Mathematical Models of the Problem of Constructing Delivery Routes of Cargo in the Internal Zones of Trunk Nodes of a Hierarchical Transport Network

Volodymyr Vasyanin * ORCID ID favicon Big,   Liudmyla Ushakova ORCID ID favicon Big

Institute of Telecommunications and Global Information Space of the NAS of Ukraine, Kyiv

* Correspondence: This email address is being protected from spambots. You need JavaScript enabled to view it.

 

Introduction. The article discusses mathematical models of problems of constructing circular routes of vehicles in a multicommodity hierarchical network. As a rule, such networks consist of a decentralized backbone network and networks in the internal service areas of the backbone nodes (internal networks). In multicommodity networks, each node can exchange products (goods, cargo) with other nodes. In contrast to the distribution problems of a homogeneous interchangeable product, in multicommodity problems the flows of products are not interchangeable, the flow of each product must be delivered from a specific primary object to a specific customer. It is assumed that the multi-level structure of the transport network is defined and the geographical location of the main hubs and its internal service areas with a set of nodes for the delivery and collection of goods (customers) are known. Therefore, the problems of determining the main routes of vehicles and constructing circular routes of internal vehicles are considered independently of each other. The types of costs of real transport processes, which should be taken into account in the formation of the objective function of routing problems, are discussed and mathematical models of problems for constructing circular delivery routes with a heterogeneous fleet of vehicles are proposed. The possibility of solving the formulated problems with the help of well-known packages of mixed and integer linear programming is noted. 

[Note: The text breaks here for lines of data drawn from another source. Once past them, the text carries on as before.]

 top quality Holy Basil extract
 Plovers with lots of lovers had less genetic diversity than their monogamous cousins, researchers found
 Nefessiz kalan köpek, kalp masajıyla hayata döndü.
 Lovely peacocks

Purpose. The aim of the article is to formulate new mathematical models of the problem of constructing circular routes of vehicles in the internal networks of servicing the main nodes, which take into account the real costs of transport processes and the geographical features of internal networks.

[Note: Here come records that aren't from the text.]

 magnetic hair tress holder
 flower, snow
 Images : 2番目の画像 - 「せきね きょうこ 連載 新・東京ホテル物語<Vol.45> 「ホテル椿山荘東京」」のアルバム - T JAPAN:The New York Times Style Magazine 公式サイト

The technique. The research methodology is based on the system analysis of many modern models, methods and algorithms for solving the problems of constructing circular routes for customer service in the internal zones of the main nodes of the hierarchical network.

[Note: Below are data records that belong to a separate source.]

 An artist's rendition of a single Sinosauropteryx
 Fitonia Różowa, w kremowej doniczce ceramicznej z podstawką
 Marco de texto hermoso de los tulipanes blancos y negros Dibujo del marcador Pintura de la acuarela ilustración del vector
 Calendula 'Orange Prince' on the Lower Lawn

Results. On the basis of the review and analysis of known mathematical models, several new variants of mathematical formulation of problems of designing routes of vehicles for the transportation of discrete cargo in the internal zones of the central nodes of the network have been developed. To solve the problems, precise, heuristic and metaheuristic methods and algorithms can be used, implemented in many commercial and non-commercial packages of mixed and integer programming programs, for example, IBM ILOG CPLEX, GAMS, AIMMS, Gurobi Optimizer, ABACUS, COIN-OR, GLPK, lp_solve. Many of them are available for free on the NEOS server (https://neos-server.org/neos/). 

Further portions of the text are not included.